═════ PAGE TEXT ═════

2008 Reviews
 
Tasmin Little and Friends
Windsor Festival - Windsor Parish Church
Bach Partita No.3, Ravel Trio in A minor, Schubert 'The Trout' Quintet
16 September 2008

Before there was sex, drugs and rock 'n' roll there was Bach. His breath-taking Partita No.3 in E Minor for solo violin written in 1720 to show off the qualities of both instrument and performer, mind and body, opened a concert by international star Tasmin Little at Windsor Parish Church as part of the Windsor Festival, writes Bryce Martin.

The exuberance, passion and commitment of the 33-year-old in live performance made an old favourite sound as though it was being heard for the first time.

From the back of the space, even the lightest touches were distinct and pure thanks to the wonderful acoustics provided by the high-vaulted nave.

Fast forward 200 years, and Tasmin was joined by pianist Martin Roscoe and cellist Thomas Carroll to play Ravel's Trio in A Minor, written on the eve of the First World War and culminating in a triumphant expression of the human spirit overcoming its darkest moments.

A ravishing, rhythmic work, the three played as one to produce a soaring sound which rose above the best efforts of Heathrow-bound jets to grab the attention.

After the interval the always beaming Tasmin added two more friends, double bassist Dominic Seldis and viola player Philip Dukes and went back a century to play Schubert's Trout Quintet.

While I confess that chamber music is not my number one favourite, the quintet compelled attention, both of ear and eye, as they intertwined playfully before their absorbed audience.

Bryce Martin, Maidenhead Advertiser
19 September 2008
 
BBC Scottish Symphony Orchestra / Stefan Solyom
Ethel Smyth Concerto for Violin, Horn and Orchestra
Royal Albert Hall, London - Prom 24
04 August 2008

The one dotty thing about her 1927 Concerto for Violin, Horn and Orchestra is its choice of the solo pairing, one that Smyth was only intermittently able to bring off. Tasmin Little's Stradivarius ran rings around Richard Watkins's horn in terms of agility, but was trumped whenever he reached mezzo forte. Both players, however, relished Smyth's lyricism, expressed in a first-movement theme of easy flow and a second movement in which harmonic shifts provide uplift without sentimentality.

Not a lost masterpiece, then, but a curiosity well worth hearing

Erica Jeal , The Guardian
06 August 2008
 
Bournemouth Symphony Orchestra / Owain Arwel Hughes
TSB Welsh Proms:

Tchaikovsky
Violin Concert
St. David's Hall, Cardiff

17 July 2008

Tasmin Little’s account of the Tchaikovsky Violin Concerto could be one of the performances of the season.

She came on beaming and produced as arresting an account of the piece as you will hear. Her rapport with the orchestra and conductor Owain Arwel Hughes, as well as the audience she had in the palm of her hand, was a pleasure to behold.

═════ SUPPLIED RECORDS ═════

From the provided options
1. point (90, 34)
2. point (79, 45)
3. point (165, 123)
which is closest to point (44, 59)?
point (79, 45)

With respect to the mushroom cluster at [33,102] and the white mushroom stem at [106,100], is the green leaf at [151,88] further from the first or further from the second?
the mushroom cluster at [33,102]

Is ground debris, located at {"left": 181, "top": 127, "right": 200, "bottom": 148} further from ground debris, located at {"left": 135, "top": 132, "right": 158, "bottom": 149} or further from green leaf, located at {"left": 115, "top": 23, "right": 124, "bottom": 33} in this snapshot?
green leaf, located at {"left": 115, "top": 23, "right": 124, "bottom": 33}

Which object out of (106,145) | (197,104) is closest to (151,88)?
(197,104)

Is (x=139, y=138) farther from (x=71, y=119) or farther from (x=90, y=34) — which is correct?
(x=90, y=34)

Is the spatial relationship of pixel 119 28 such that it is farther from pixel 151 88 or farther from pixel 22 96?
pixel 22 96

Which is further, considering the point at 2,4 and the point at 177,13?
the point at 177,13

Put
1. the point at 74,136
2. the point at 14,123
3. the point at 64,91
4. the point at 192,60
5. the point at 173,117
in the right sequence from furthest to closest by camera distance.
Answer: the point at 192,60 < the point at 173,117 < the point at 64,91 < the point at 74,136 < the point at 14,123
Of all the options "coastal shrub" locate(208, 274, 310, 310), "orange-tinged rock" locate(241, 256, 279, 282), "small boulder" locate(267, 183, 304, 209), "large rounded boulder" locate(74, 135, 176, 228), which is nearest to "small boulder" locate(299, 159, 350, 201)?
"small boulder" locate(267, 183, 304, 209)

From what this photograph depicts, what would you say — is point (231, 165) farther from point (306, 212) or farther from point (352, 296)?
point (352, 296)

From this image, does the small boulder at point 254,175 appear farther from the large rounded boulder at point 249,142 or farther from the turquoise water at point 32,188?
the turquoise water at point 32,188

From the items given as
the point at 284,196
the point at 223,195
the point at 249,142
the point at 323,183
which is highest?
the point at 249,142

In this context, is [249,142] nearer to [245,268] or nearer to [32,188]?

═════

EXERCISE SET:
1: According to the concert reviews, who played the cello in Ravel's Trio in A Minor at Windsor Parish Church?
2: Turn the stretch of the entries from the line containing "Of all the options" through the end of the entries into a JSON list of strings, one string per line, omitting blank lines.
The concert reviews and the entries have no connection to each other.

RESPONSE LIST:
1: Thomas Carroll

2:
[
  "Of all the options \"coastal shrub\" locate(208, 274, 310, 310), \"orange-tinged rock\" locate(241, 256, 279, 282), \"small boulder\" locate(267, 183, 304, 209), \"large rounded boulder\" locate(74, 135, 176, 228), which is nearest to \"small boulder\" locate(299, 159, 350, 201)?",
  "\"small boulder\" locate(267, 183, 304, 209)",
  "From what this photograph depicts, what would you say — is point (231, 165) farther from point (306, 212) or farther from point (352, 296)?",
  "point (352, 296)",
  "From this image, does the small boulder at point 254,175 appear farther from the large rounded boulder at point 249,142 or farther from the turquoise water at point 32,188?",
  "the turquoise water at point 32,188",
  "From the items given as",
  "the point at 284,196",
  "the point at 223,195",
  "the point at 249,142",
  "the point at 323,183",
  "which is highest?",
  "the point at 249,142",
  "In this context, is [249,142] nearer to [245,268] or nearer to [32,188]?"
]